AN EXHUMATION licence is being sought to allow the "Forgotten Rebel" of the 1916 Easter Rising be honoured with a Christian burial in his family plot.
Thomas Kent (51) was executed and buried in the yard of Cork Prison for his role in the failed rising on May 9, 1916.
The armed clash with Royal Irish Constabulary (RIC) members outside Castlelyons in north Cork was the only attempted rising outside Dublin in 1916.
Kent (inset) was buried in the prison yard by the British authorities, only metres from his execution site, despite the protests of his family.
However, the precise location of Kent's grave has been forgotten over the decades, though a plaque on the prison wall commemorates him.

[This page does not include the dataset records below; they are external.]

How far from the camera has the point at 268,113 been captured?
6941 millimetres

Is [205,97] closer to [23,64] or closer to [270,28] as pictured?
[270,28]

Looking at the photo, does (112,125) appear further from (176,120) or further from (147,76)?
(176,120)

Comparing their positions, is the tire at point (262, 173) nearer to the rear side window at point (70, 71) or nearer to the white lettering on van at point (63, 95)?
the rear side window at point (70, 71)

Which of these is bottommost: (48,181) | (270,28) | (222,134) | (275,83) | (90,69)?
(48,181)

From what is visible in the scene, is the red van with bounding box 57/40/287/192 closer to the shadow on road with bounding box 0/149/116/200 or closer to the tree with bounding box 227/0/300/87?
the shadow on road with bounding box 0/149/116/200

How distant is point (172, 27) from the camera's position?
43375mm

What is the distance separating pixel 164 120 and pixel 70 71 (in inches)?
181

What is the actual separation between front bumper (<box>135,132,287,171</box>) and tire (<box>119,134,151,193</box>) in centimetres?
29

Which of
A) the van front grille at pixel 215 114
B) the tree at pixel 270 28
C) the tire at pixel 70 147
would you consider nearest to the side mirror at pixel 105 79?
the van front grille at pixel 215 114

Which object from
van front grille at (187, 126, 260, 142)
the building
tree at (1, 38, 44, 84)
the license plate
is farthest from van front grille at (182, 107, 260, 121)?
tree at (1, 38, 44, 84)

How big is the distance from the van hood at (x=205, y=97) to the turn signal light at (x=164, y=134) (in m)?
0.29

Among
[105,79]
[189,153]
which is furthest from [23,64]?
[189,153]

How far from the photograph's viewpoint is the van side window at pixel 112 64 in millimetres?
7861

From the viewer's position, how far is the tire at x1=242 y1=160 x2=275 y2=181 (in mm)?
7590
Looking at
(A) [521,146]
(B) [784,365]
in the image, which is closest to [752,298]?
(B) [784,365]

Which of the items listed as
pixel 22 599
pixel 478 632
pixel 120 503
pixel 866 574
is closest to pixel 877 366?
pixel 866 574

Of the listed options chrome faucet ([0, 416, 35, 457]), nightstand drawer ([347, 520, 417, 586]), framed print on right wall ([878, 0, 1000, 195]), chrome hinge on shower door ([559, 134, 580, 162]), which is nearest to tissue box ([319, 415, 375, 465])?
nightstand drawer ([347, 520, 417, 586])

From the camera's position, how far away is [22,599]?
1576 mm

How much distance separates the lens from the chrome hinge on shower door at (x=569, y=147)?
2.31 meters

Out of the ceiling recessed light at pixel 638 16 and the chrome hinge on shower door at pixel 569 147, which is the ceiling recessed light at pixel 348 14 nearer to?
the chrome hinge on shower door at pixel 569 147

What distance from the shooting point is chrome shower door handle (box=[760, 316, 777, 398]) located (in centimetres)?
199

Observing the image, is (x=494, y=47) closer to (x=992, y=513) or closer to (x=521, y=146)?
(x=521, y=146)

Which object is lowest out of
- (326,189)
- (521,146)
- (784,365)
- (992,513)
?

Now, the Herald has confirmed that a third-party application has been made for an exhumation of the rebel's remains from Cork Prison yard.
Incoming Lord Mayor Chris O'Leary, Cork's first Sinn Fein mayor in more than 90 years, is supporting the campaign to properly honour Kent.
The Irish Prison Service (IPS) said that no building work has been done at the reputed site of the burial and is aware of the exhumation application.
"The IPS is not a party to such an (exhumation) application and has no information as to whether such a request for a licence has been or will be granted," a spokesperson said.
"A memorial plaque and grave surround marks the reputed location of the burial place of Thomas Kent within the grounds of Cork Prison.
"Any suggestion that his burial place has been built over is anecdotal.
"The works on the construction of the new prison have no impact whatsoever on the site of the existing facility and, accordingly, the remains of Thomas Kent have not been found in the course of any works.
"While Kent was a significant figure in terms of Irish history, the potential recovery, exhumation and re-interment of his remains if undertaken in the future will be carried out with the confidentiality, sensitivity and respect that is traditionally afforded to any grieving family."
The Kent family, historians and the Organisation of National Ex-Servicemen including campaigner Tomas O'Siochain want Kent's remains to be located, exhumed and re-interred with full honours in a family plot.
Kent was the only rebel outside Dublin, along with Roger Casement, to be executed for his role in the Easter Rising.
He was executed following a four-hour gun battle at the Kent family's farmhouse at Bawnard, Castlelyons with RIC officers and British soldiers.